Presiden Joko Widodo (Jokowi) telah membentuk Satgas Pemberantasan Judi Online yang melibatkan lintas kementerian/lembaga untuk menangani permasalahan judi daring yang semakin marak di masyarakat. Satgas ini dipimpin oleh Menko Polhukam Hadi Tjahjanto, dengan Menko PMK Muhadjir Effendy sebagai Wakil Ketua, serta Menteri Komunikasi dan Informatika Budi Arie Setiadi dan Kapolri Jenderal Listyo Sigit Prabowo sebagai Ketua Harian Bidang Pencegahan dan Penegakan Hukum.
Tantangan utama yang dihadapi Satgas adalah perbedaan hukum antara Indonesia dengan negara tempat bandar judi beroperasi. Guru Besar Hukum Internasional dari Universitas Indonesia, Hikmahanto Juwana, menjelaskan bahwa masalah ini tidak bisa diselesaikan hanya dengan pembentukan satgas. Penegakan hukum terhadap bandar judi online di luar negeri membutuhkan adanya perjanjian ekstradisi atau kerja sama bilateral yang efektif.
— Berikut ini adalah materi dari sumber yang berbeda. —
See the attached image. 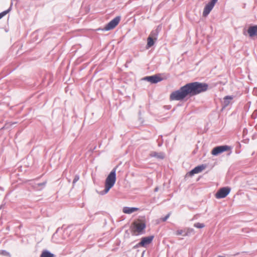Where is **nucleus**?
Wrapping results in <instances>:
<instances>
[{"instance_id": "nucleus-1", "label": "nucleus", "mask_w": 257, "mask_h": 257, "mask_svg": "<svg viewBox=\"0 0 257 257\" xmlns=\"http://www.w3.org/2000/svg\"><path fill=\"white\" fill-rule=\"evenodd\" d=\"M186 85L189 97H192L204 92L208 89L209 85L205 83L193 82L187 83Z\"/></svg>"}, {"instance_id": "nucleus-2", "label": "nucleus", "mask_w": 257, "mask_h": 257, "mask_svg": "<svg viewBox=\"0 0 257 257\" xmlns=\"http://www.w3.org/2000/svg\"><path fill=\"white\" fill-rule=\"evenodd\" d=\"M116 167L113 168L106 177L105 182V189L100 192V195L106 194L114 186L116 181Z\"/></svg>"}, {"instance_id": "nucleus-3", "label": "nucleus", "mask_w": 257, "mask_h": 257, "mask_svg": "<svg viewBox=\"0 0 257 257\" xmlns=\"http://www.w3.org/2000/svg\"><path fill=\"white\" fill-rule=\"evenodd\" d=\"M189 96L186 85L181 87L179 89L173 91L170 95V100H182Z\"/></svg>"}, {"instance_id": "nucleus-4", "label": "nucleus", "mask_w": 257, "mask_h": 257, "mask_svg": "<svg viewBox=\"0 0 257 257\" xmlns=\"http://www.w3.org/2000/svg\"><path fill=\"white\" fill-rule=\"evenodd\" d=\"M230 151L228 155L231 153V147L227 145L218 146L214 147L211 151V154L213 156H218L224 152Z\"/></svg>"}, {"instance_id": "nucleus-5", "label": "nucleus", "mask_w": 257, "mask_h": 257, "mask_svg": "<svg viewBox=\"0 0 257 257\" xmlns=\"http://www.w3.org/2000/svg\"><path fill=\"white\" fill-rule=\"evenodd\" d=\"M120 16H117L110 21L105 26L101 29L102 31H107L114 29L119 23L120 21ZM100 30L98 29V30Z\"/></svg>"}, {"instance_id": "nucleus-6", "label": "nucleus", "mask_w": 257, "mask_h": 257, "mask_svg": "<svg viewBox=\"0 0 257 257\" xmlns=\"http://www.w3.org/2000/svg\"><path fill=\"white\" fill-rule=\"evenodd\" d=\"M162 75L163 74L158 73L154 75L146 76L143 79L150 82L152 84H156L164 79V78L161 77Z\"/></svg>"}, {"instance_id": "nucleus-7", "label": "nucleus", "mask_w": 257, "mask_h": 257, "mask_svg": "<svg viewBox=\"0 0 257 257\" xmlns=\"http://www.w3.org/2000/svg\"><path fill=\"white\" fill-rule=\"evenodd\" d=\"M231 190L229 187H222L219 189L215 194V197L217 199L225 198L230 193Z\"/></svg>"}, {"instance_id": "nucleus-8", "label": "nucleus", "mask_w": 257, "mask_h": 257, "mask_svg": "<svg viewBox=\"0 0 257 257\" xmlns=\"http://www.w3.org/2000/svg\"><path fill=\"white\" fill-rule=\"evenodd\" d=\"M154 236L153 235L143 237L141 241L137 244L135 247L146 246L149 244L153 240Z\"/></svg>"}, {"instance_id": "nucleus-9", "label": "nucleus", "mask_w": 257, "mask_h": 257, "mask_svg": "<svg viewBox=\"0 0 257 257\" xmlns=\"http://www.w3.org/2000/svg\"><path fill=\"white\" fill-rule=\"evenodd\" d=\"M215 4L213 3L211 1L208 3L204 7L203 12V16L204 17H206L209 15L211 11L213 8Z\"/></svg>"}, {"instance_id": "nucleus-10", "label": "nucleus", "mask_w": 257, "mask_h": 257, "mask_svg": "<svg viewBox=\"0 0 257 257\" xmlns=\"http://www.w3.org/2000/svg\"><path fill=\"white\" fill-rule=\"evenodd\" d=\"M206 167V165L202 164L201 165L198 166L191 170L188 173L191 176L194 175L195 174H197L201 172L202 170L205 169Z\"/></svg>"}, {"instance_id": "nucleus-11", "label": "nucleus", "mask_w": 257, "mask_h": 257, "mask_svg": "<svg viewBox=\"0 0 257 257\" xmlns=\"http://www.w3.org/2000/svg\"><path fill=\"white\" fill-rule=\"evenodd\" d=\"M161 29L162 26L161 25H158L155 30L152 31L149 36L157 40L159 33L161 31Z\"/></svg>"}, {"instance_id": "nucleus-12", "label": "nucleus", "mask_w": 257, "mask_h": 257, "mask_svg": "<svg viewBox=\"0 0 257 257\" xmlns=\"http://www.w3.org/2000/svg\"><path fill=\"white\" fill-rule=\"evenodd\" d=\"M247 32L250 37L257 36V25L250 26L247 30Z\"/></svg>"}, {"instance_id": "nucleus-13", "label": "nucleus", "mask_w": 257, "mask_h": 257, "mask_svg": "<svg viewBox=\"0 0 257 257\" xmlns=\"http://www.w3.org/2000/svg\"><path fill=\"white\" fill-rule=\"evenodd\" d=\"M232 96L227 95L223 98V101L221 102L222 108H224L227 107L230 103V100L233 99Z\"/></svg>"}, {"instance_id": "nucleus-14", "label": "nucleus", "mask_w": 257, "mask_h": 257, "mask_svg": "<svg viewBox=\"0 0 257 257\" xmlns=\"http://www.w3.org/2000/svg\"><path fill=\"white\" fill-rule=\"evenodd\" d=\"M146 225L144 222L137 224L135 225L136 231L139 234H143L144 233L143 230L146 228Z\"/></svg>"}, {"instance_id": "nucleus-15", "label": "nucleus", "mask_w": 257, "mask_h": 257, "mask_svg": "<svg viewBox=\"0 0 257 257\" xmlns=\"http://www.w3.org/2000/svg\"><path fill=\"white\" fill-rule=\"evenodd\" d=\"M138 210L139 208L137 207H124L123 208L122 211L125 214H131Z\"/></svg>"}, {"instance_id": "nucleus-16", "label": "nucleus", "mask_w": 257, "mask_h": 257, "mask_svg": "<svg viewBox=\"0 0 257 257\" xmlns=\"http://www.w3.org/2000/svg\"><path fill=\"white\" fill-rule=\"evenodd\" d=\"M150 156L152 157H155L159 159H163L165 158V155L162 152L158 153L156 152H152Z\"/></svg>"}, {"instance_id": "nucleus-17", "label": "nucleus", "mask_w": 257, "mask_h": 257, "mask_svg": "<svg viewBox=\"0 0 257 257\" xmlns=\"http://www.w3.org/2000/svg\"><path fill=\"white\" fill-rule=\"evenodd\" d=\"M46 183V181H44L42 183H37L33 186V187L36 190H41L45 187Z\"/></svg>"}, {"instance_id": "nucleus-18", "label": "nucleus", "mask_w": 257, "mask_h": 257, "mask_svg": "<svg viewBox=\"0 0 257 257\" xmlns=\"http://www.w3.org/2000/svg\"><path fill=\"white\" fill-rule=\"evenodd\" d=\"M41 257H55V255L48 250H44L41 254Z\"/></svg>"}, {"instance_id": "nucleus-19", "label": "nucleus", "mask_w": 257, "mask_h": 257, "mask_svg": "<svg viewBox=\"0 0 257 257\" xmlns=\"http://www.w3.org/2000/svg\"><path fill=\"white\" fill-rule=\"evenodd\" d=\"M155 39L154 38H152V37H150V36L148 38L147 41V48L148 49L152 46H153L155 43Z\"/></svg>"}, {"instance_id": "nucleus-20", "label": "nucleus", "mask_w": 257, "mask_h": 257, "mask_svg": "<svg viewBox=\"0 0 257 257\" xmlns=\"http://www.w3.org/2000/svg\"><path fill=\"white\" fill-rule=\"evenodd\" d=\"M185 232L183 234L184 236H189L191 234L194 233V230L193 228H188L185 229Z\"/></svg>"}, {"instance_id": "nucleus-21", "label": "nucleus", "mask_w": 257, "mask_h": 257, "mask_svg": "<svg viewBox=\"0 0 257 257\" xmlns=\"http://www.w3.org/2000/svg\"><path fill=\"white\" fill-rule=\"evenodd\" d=\"M194 226L197 228H202L205 226L203 223L197 222L194 224Z\"/></svg>"}, {"instance_id": "nucleus-22", "label": "nucleus", "mask_w": 257, "mask_h": 257, "mask_svg": "<svg viewBox=\"0 0 257 257\" xmlns=\"http://www.w3.org/2000/svg\"><path fill=\"white\" fill-rule=\"evenodd\" d=\"M185 229L184 230H182V229H180V230H177L176 231V235H183L185 233Z\"/></svg>"}, {"instance_id": "nucleus-23", "label": "nucleus", "mask_w": 257, "mask_h": 257, "mask_svg": "<svg viewBox=\"0 0 257 257\" xmlns=\"http://www.w3.org/2000/svg\"><path fill=\"white\" fill-rule=\"evenodd\" d=\"M0 254L5 255V256H9L10 253L5 250H0Z\"/></svg>"}, {"instance_id": "nucleus-24", "label": "nucleus", "mask_w": 257, "mask_h": 257, "mask_svg": "<svg viewBox=\"0 0 257 257\" xmlns=\"http://www.w3.org/2000/svg\"><path fill=\"white\" fill-rule=\"evenodd\" d=\"M79 179V176L78 175H76L73 179V184H75L76 182H77Z\"/></svg>"}, {"instance_id": "nucleus-25", "label": "nucleus", "mask_w": 257, "mask_h": 257, "mask_svg": "<svg viewBox=\"0 0 257 257\" xmlns=\"http://www.w3.org/2000/svg\"><path fill=\"white\" fill-rule=\"evenodd\" d=\"M170 214V213L167 214L164 217L162 218V220L163 221H166L167 220V219L169 217Z\"/></svg>"}, {"instance_id": "nucleus-26", "label": "nucleus", "mask_w": 257, "mask_h": 257, "mask_svg": "<svg viewBox=\"0 0 257 257\" xmlns=\"http://www.w3.org/2000/svg\"><path fill=\"white\" fill-rule=\"evenodd\" d=\"M159 187H156L155 188V189H154V191H155V192H158V190H159Z\"/></svg>"}, {"instance_id": "nucleus-27", "label": "nucleus", "mask_w": 257, "mask_h": 257, "mask_svg": "<svg viewBox=\"0 0 257 257\" xmlns=\"http://www.w3.org/2000/svg\"><path fill=\"white\" fill-rule=\"evenodd\" d=\"M217 1L218 0H211V1L214 4H216V3L217 2Z\"/></svg>"}, {"instance_id": "nucleus-28", "label": "nucleus", "mask_w": 257, "mask_h": 257, "mask_svg": "<svg viewBox=\"0 0 257 257\" xmlns=\"http://www.w3.org/2000/svg\"><path fill=\"white\" fill-rule=\"evenodd\" d=\"M253 114L257 115V110H255L253 113Z\"/></svg>"}, {"instance_id": "nucleus-29", "label": "nucleus", "mask_w": 257, "mask_h": 257, "mask_svg": "<svg viewBox=\"0 0 257 257\" xmlns=\"http://www.w3.org/2000/svg\"><path fill=\"white\" fill-rule=\"evenodd\" d=\"M58 230H59V228H58L57 231H56V232L55 233H54L53 236H54L55 235V234L57 233V232L58 231Z\"/></svg>"}, {"instance_id": "nucleus-30", "label": "nucleus", "mask_w": 257, "mask_h": 257, "mask_svg": "<svg viewBox=\"0 0 257 257\" xmlns=\"http://www.w3.org/2000/svg\"><path fill=\"white\" fill-rule=\"evenodd\" d=\"M218 257H225V256H218Z\"/></svg>"}]
</instances>
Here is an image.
Selain itu, pakar hukum pidana dari Universitas Trisakti, Abdul Fickar Hadjar, menekankan pentingnya perjanjian bilateral atau multilateral untuk menjangkau para bandar di luar negeri. Sementara itu, pakar hukum pidana dari Universitas Brawijaya, Aan Eko Widiarto, menyarankan pemerintah untuk fokus pada penegakan hukum terhadap operator yang berada di Indonesia, termasuk penerapan pasal Tindak Pidana Pencucian Uang (TPPU) untuk memiskinkan para operator judi online di dalam negeri.
Dengan langkah-langkah ini, diharapkan Satgas Pemberantasan Judi Online dapat menindak tegas para bandar judi online baik di dalam maupun di luar negeri, serta memutus rantai operasi judi online yang merugikan masyarakat.